INSTRUCTION:
Copy every one of the following records word for word, without changing anything.

[Records from a spatial question set]
########

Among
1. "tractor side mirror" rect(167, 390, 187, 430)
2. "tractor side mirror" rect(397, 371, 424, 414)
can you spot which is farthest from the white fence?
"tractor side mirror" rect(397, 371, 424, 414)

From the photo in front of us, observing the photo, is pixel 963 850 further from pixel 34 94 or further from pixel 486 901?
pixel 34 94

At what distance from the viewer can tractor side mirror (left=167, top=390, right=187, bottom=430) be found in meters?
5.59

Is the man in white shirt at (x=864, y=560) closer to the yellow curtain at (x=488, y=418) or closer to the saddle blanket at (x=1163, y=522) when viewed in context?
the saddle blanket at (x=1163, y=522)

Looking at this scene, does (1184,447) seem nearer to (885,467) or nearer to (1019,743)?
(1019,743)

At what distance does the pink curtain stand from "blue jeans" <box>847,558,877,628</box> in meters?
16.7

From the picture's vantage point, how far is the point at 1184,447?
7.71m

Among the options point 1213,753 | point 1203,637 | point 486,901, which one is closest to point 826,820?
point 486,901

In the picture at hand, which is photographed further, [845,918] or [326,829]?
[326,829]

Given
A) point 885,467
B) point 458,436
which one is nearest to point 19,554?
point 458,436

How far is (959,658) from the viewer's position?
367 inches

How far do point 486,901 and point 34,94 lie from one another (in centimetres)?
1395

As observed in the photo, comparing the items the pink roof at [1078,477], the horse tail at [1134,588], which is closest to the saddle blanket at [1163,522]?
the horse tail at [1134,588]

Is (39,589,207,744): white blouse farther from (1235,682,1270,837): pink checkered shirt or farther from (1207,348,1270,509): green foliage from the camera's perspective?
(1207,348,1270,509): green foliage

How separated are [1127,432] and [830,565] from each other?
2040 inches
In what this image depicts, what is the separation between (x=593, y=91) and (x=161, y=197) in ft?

########

FINISHED ANSWER:
Among
1. "tractor side mirror" rect(167, 390, 187, 430)
2. "tractor side mirror" rect(397, 371, 424, 414)
can you spot which is farthest from the white fence?
"tractor side mirror" rect(397, 371, 424, 414)

From the photo in front of us, observing the photo, is pixel 963 850 further from pixel 34 94 or further from pixel 486 901?
pixel 34 94

At what distance from the viewer can tractor side mirror (left=167, top=390, right=187, bottom=430) be found in meters?
5.59

Is the man in white shirt at (x=864, y=560) closer to the yellow curtain at (x=488, y=418) or closer to the saddle blanket at (x=1163, y=522) when viewed in context?
the saddle blanket at (x=1163, y=522)

Looking at this scene, does (1184,447) seem nearer to (885,467) or nearer to (1019,743)?
(1019,743)

At what distance does the pink curtain stand from "blue jeans" <box>847,558,877,628</box> in meters?
16.7

From the picture's vantage point, how far is the point at 1184,447?
7.71m

Among the options point 1213,753 | point 1203,637 | point 486,901, which one is closest to point 826,820?
point 486,901

In the picture at hand, which is photographed further, [845,918] or [326,829]?
[326,829]

Given
A) point 885,467
B) point 458,436
which one is nearest to point 19,554?
point 458,436

How far is (959,658) from the viewer's position?
367 inches

How far do point 486,901 and point 34,94 lie from one another (in centimetres)?
1395

As observed in the photo, comparing the items the pink roof at [1078,477], the horse tail at [1134,588], which is closest to the saddle blanket at [1163,522]?
the horse tail at [1134,588]

Is (39,589,207,744): white blouse farther from (1235,682,1270,837): pink checkered shirt or farther from (1207,348,1270,509): green foliage from the camera's perspective?
(1207,348,1270,509): green foliage

How separated are [1127,432] and [830,565] from each other?
2040 inches
In what this image depicts, what is the separation between (x=593, y=91) and (x=161, y=197) in ft?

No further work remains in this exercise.